Read more about the research currently being done in Brazil: The following story was adapted from an article that ran in the 2013 Exel, Drexel University’s award-winning research magazine. To see the full article and images, visit Exel online.
Race Against Time
Dam Threatens Fish in Brazil
By Tim Hyland, former editor of Exel
Brazil’s Xingu River is about to be fundamentally altered by a massive dam project. Academy researchers are in Brazil now working to inventory the species of that river before the dam goes online—and before the fish that live there are pushed to the brink of extinction.
When completed in 2014, the Belo Monte Dam in Pará, Brazil, will become the third-largest hydroelectric dam in the world, with a staggering capacity of 11,233 megawatts—more than five times that generated by the iconic Hoover Dam. Belo Monte is in many ways a symbol of Brazil’s rising economic might, and proponents of the $16 billion project say the power created there will go a long way toward helping the growing nation meet its ever-increasing demand for what many perceive as “clean energy.”
But no dam is built without an environmental price, and with the clock ticking until the project is completed, Academy researchers are working to record the stunning biodiversity of the Xingu River before the river’s flow is changed forever, before the people who inhabit the Xingu basin are chased from their homes, and before the fish that currently thrive in the river’s fast-moving rapids are tested for their very survival—if not globally, then at least locally.
Dr. John Lundberg, Academy curator emeritus of ichthyology, and Dr. Mark Sabaj Pérez, Academy collection manager of ichthyology, along with colleagues at Texas A&M University recently were awarded a three-year, $526,000 grant from the National Science Foundation to inventory and identify the fishes, crustaceans, and mollusks of the Xingu, with the specific goal of ensuring science has a full understanding of those species—and the unique habitats that harbor them—before Belo Monte changes the river forever. They will be working with a team of Brazilian researchers on the project, and made the first project-funded trip to the Xingu basin in September. But with construction already underway and the dam set to go online in 2014, time is running out.
“We’re archiving the diversity of this region and this stretch of river with the expectation that it’s going to be changed dramatically once the dam is constructed,” says Sabaj Pérez, who made his first trip to the Xingu last year. “The idea here is to be able to compare what existed before the dam and what will become after the dam is built.”
Environmental groups have been warning about the potentially crushing impact of the project for decades now, and over the years the project has been halted several times precisely because of those concerns. But by all indications, the project is now moving forward.

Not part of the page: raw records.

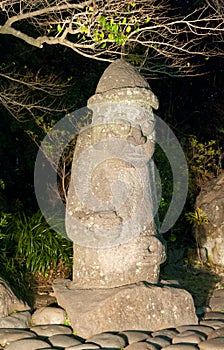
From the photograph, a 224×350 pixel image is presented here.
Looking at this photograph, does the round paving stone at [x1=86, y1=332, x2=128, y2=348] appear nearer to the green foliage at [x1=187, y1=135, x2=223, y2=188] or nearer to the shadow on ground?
the shadow on ground

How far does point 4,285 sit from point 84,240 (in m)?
0.92

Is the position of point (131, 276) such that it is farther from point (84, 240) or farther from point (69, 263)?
point (69, 263)

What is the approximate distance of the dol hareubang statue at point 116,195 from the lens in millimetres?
5715

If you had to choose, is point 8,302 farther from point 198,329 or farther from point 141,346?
point 198,329

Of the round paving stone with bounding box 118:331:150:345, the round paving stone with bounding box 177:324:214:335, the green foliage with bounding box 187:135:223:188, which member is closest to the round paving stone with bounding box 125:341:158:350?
the round paving stone with bounding box 118:331:150:345

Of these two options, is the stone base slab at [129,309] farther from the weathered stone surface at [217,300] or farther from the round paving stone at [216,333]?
the weathered stone surface at [217,300]

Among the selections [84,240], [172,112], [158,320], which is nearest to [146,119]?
Result: [84,240]

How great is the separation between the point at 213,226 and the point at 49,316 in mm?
3752

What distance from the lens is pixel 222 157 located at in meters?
10.6

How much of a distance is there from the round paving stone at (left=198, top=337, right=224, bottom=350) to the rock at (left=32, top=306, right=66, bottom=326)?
55.3 inches

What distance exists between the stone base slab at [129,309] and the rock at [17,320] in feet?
1.34

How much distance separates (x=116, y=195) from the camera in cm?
581

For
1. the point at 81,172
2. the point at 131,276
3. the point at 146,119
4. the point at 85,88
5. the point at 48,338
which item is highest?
the point at 85,88

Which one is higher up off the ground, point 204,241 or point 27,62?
point 27,62
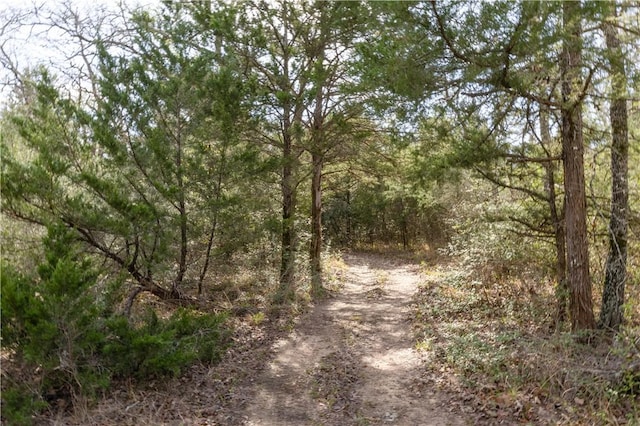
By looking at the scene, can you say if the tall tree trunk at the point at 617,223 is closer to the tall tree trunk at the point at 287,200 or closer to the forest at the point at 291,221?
the forest at the point at 291,221

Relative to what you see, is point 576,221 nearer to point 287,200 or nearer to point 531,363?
point 531,363

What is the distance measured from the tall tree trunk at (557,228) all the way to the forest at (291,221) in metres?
0.05

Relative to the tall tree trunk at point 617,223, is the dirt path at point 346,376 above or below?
below

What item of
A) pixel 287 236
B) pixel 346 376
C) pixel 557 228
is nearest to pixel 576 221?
pixel 557 228

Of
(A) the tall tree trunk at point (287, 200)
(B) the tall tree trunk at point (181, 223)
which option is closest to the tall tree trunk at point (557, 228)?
(A) the tall tree trunk at point (287, 200)

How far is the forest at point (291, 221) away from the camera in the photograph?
4926 millimetres

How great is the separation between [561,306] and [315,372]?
3.99 m

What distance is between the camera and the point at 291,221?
9.94 meters

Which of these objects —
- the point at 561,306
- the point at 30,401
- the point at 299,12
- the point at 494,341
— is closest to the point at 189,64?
the point at 299,12

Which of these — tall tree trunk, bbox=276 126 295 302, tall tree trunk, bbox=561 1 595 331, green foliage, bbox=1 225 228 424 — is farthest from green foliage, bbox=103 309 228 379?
tall tree trunk, bbox=561 1 595 331

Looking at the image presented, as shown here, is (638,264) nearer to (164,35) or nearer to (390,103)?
(390,103)

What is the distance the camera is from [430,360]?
6.96 m

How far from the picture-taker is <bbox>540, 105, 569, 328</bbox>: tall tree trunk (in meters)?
6.82

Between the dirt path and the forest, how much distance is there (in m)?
0.04
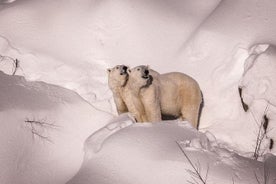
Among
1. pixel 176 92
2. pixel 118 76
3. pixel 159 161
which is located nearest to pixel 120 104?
pixel 118 76

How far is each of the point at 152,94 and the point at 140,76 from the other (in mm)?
407

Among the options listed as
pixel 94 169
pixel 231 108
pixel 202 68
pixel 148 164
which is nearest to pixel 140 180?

By some estimates, the Belo Monte project—a project that is so large it actually includes two dams and several dikes large enough to be considered dams in their own right—will flood an estimated 500-square km of land, much of which is already deforested. As many as 40,000 people—including some indigenous peoples in the valley—could be driven from their homes.
“There will be huge social implications for the people who live in this region,” Lundberg explains. “A lot of this project will impact the land of indigenous people.”
Though the exact scope of the dam’s impact is currently unknown, what is known is that the river’s flow will be changed, and so too will the habitat for hundreds of fish species. That means the Academy project—which will include at least two more expeditions over the next three years—is of the utmost importance.
Brazilian and American ichthyologists—including Lundberg and Sabaj Pérez—have described 21 new species of fishes from the Xingu in just the past five years. Researchers also know the Xingu’s lower reaches are home to at least 26 species that live nowhere else on Earth. Lundberg and Sabaj Pérez say they would expect to identify anywhere from 10 to 20 new species during their three-year project.
Whether or not those species will survive long after the dam is completed, however, remains to be seen. As has been proven elsewhere, dam projects often obliterate native fish populations. Such a scenario can’t be ruled out for the Xingu. But at the very least, says Sabaj Pérez, the Academy project will make sure all of the Xingu’s fishes are put on the record, allowing scientists to study them in the future and help to bring greater understanding of the unique Xingu ecosystem.